In the above equations u is the velocity vector, p – pressure, ρ – density, ν – kinematic viscosity coefficient and D – strain rate tensor. The two additional transport quantities are the kinetic energy of velocity fluctuations k and the turbulence frequency ω.

The shear stress transport (SST) model combines the k-ω model near the wall with the k-ε far from it. Constants marked with the subscript ‘3’, namely σ_k3, σ_ω3, α₃, β₃ are linear combinations of constants from the component models, i.e. C₃ = F₁C₁ + (1F₁)C₂. The additional constants are a₁ = 0.31, C_μ = 0.09.

3.2 Equation discretisation

All the equations are discretised by means of the finite volume method, and the corresponding algebraic equation systems are solved by the open source software for CFD, namely OpenFOAM [20]. Since all the transport Eq. 2a–2a have common terms, the general transport equation for a quantity ϕ has the form of

$$ \frac{\partial \phi}{\partial t} + \nabla\cdot \left( \phi \mathbf u \right) = \nabla\cdot \left( \varGamma \nabla \phi \right) + S_{\phi} $$

(3)

where the overall source term S_ϕ should be linearised first, if necessary S_ϕ = S_u + S_pϕ. The diffusivity for ϕ is denoted as Γ.

The integral version of the above transport equation over a control volume V_P can be expressed as

$$ \frac{\mathrm{d}{\phi_{P}}}{\mathrm{d} t} \lvert V_{P}\rvert + \sum\limits_{f} {\phi_{f} \mathbf u_{f} \cdot \mathbf S_{f}} = \sum\limits_{f} {\protect\varGamma}_{f} \left( \nabla \phi \right)_{f} \cdot \mathbf S_{f} + S_{u} \lvert V_{P}\rvert + S_{p} \lvert V_{P}\rvert \phi_{P} $$

(4)

where |V_P| is a measure of V_P and S_f is a surface normal vector pointing outward. The considered convex control volume V_P around a centroid P consists of f planar surfaces S_f.

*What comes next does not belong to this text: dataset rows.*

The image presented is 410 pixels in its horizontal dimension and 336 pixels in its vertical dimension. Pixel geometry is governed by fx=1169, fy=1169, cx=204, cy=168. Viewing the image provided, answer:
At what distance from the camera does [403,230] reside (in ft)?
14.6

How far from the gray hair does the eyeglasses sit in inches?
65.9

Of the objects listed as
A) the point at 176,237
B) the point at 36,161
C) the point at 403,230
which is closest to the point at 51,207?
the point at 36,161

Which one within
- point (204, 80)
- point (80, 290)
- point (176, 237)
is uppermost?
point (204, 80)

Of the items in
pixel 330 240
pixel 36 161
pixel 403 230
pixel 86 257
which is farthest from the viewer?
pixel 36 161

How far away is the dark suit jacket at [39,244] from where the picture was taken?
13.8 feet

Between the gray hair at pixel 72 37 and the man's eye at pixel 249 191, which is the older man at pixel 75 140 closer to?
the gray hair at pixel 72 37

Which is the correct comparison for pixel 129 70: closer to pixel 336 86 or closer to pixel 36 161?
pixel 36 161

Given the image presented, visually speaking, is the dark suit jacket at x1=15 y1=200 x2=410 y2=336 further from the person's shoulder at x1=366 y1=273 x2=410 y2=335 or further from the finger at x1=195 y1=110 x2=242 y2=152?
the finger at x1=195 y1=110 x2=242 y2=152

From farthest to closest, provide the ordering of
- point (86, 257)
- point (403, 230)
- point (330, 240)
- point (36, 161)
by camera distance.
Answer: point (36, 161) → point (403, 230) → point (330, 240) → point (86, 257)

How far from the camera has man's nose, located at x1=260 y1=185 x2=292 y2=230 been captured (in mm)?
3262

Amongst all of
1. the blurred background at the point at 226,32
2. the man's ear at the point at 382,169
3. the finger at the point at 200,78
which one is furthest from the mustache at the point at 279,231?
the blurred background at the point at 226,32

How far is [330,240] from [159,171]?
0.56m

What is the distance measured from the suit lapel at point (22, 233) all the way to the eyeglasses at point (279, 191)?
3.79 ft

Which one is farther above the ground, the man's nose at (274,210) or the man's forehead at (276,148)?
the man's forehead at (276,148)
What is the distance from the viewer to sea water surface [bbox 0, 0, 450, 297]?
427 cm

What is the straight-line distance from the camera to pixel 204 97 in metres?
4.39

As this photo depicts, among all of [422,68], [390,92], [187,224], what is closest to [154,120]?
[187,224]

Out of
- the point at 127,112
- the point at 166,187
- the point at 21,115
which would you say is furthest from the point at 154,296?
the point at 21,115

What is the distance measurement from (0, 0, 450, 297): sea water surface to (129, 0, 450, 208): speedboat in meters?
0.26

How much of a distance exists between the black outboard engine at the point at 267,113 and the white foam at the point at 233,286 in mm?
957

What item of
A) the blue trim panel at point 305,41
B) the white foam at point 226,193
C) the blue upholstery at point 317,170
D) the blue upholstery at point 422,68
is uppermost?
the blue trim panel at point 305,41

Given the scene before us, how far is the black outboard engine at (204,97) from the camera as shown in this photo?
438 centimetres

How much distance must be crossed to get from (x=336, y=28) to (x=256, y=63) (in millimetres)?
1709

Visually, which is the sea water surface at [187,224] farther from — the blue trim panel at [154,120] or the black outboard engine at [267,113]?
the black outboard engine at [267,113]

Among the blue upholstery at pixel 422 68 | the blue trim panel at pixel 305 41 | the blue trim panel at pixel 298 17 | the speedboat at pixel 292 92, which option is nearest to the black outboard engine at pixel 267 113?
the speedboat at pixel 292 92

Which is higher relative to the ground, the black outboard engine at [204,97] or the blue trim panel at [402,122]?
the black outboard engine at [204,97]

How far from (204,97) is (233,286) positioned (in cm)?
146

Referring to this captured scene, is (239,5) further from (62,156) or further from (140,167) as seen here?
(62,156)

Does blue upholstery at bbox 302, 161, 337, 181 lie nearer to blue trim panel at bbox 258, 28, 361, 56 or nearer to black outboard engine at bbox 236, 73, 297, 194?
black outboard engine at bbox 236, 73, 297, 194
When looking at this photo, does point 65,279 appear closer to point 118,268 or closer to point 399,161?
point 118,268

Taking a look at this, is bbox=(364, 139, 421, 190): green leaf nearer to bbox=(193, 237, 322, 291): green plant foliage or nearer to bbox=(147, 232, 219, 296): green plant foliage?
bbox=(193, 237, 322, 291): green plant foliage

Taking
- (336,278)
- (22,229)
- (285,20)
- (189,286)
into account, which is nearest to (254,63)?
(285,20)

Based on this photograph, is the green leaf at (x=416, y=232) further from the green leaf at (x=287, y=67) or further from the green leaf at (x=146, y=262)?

Divergence schemes include both convection terms ∇⋅ (ϕu) and other diffusive ∇⋅ (Γ∇ϕ) terms and involve Gauss integration. The discretised convection term needs to be interpolated by means of cell centred values because the values ϕ_f are located at the face centroids. Limited linear interpolation is used (the steady state case) or linear upwind (the transient case), both being second order accurate. Further, the discretised diffusive terms involve surface normal gradients (∇ϕ)_f ⋅S_f, and are evaluated at a cell face that connects two cells. In order to maintain second order accuracy for non-orthogonal meshes, apart from orthogonal schemes, a non-orthogonal correction is considered.

The SIMPLE algorithm is used in order to solve pressure-velocity coupling, and the pressure equation is solved by means of the GAMG solver with the DIC smoother for the steady state version of the system Eq. 2a–2a. For the velocity fields and turbulent quantities standard solvers using a GS smoother are utilised. Under-relaxation factors are used in order to improve the stability of a solution. This is particularly important when solving steady-state flows. The assumed factors are 0.3 for pressure, 0.7 for velocity and 0.5 for the turbulent quantities k and ω. The transient version of the system is solved by means of the PISO [21] or PIMPLE (PISO + SIMPLE) algorithm, discussed further in Section 3.3.

The integrand \(\frac {\mathrm {d} {\phi _{P}}} {\mathrm {d} t}\) of the left hand side of Eq. 4 is discretised by means of an implicit multi-level scheme

$$ \frac{\mathrm{d} {\phi_{P}}} {\mathrm{d} t} = \frac {3 \phi_{P}^{n+1} - 4 {\phi_{P}^{n}} + \phi_{P}^{n-1}} {2 {\Delta} t}. $$

(5)

What is more, this method is known to be second order accurate in time. Additionally, this approach is the so called three-level method because it requires the values of the unknown function ϕ_P at three different time steps, namely \(\phi _{P}^{n+1}\), \({\phi _{P}^{n}}\) and \(\phi _{P}^{n-1}\).

Fig. 4

Flow domain (bottom) and optimal pump geometry (top)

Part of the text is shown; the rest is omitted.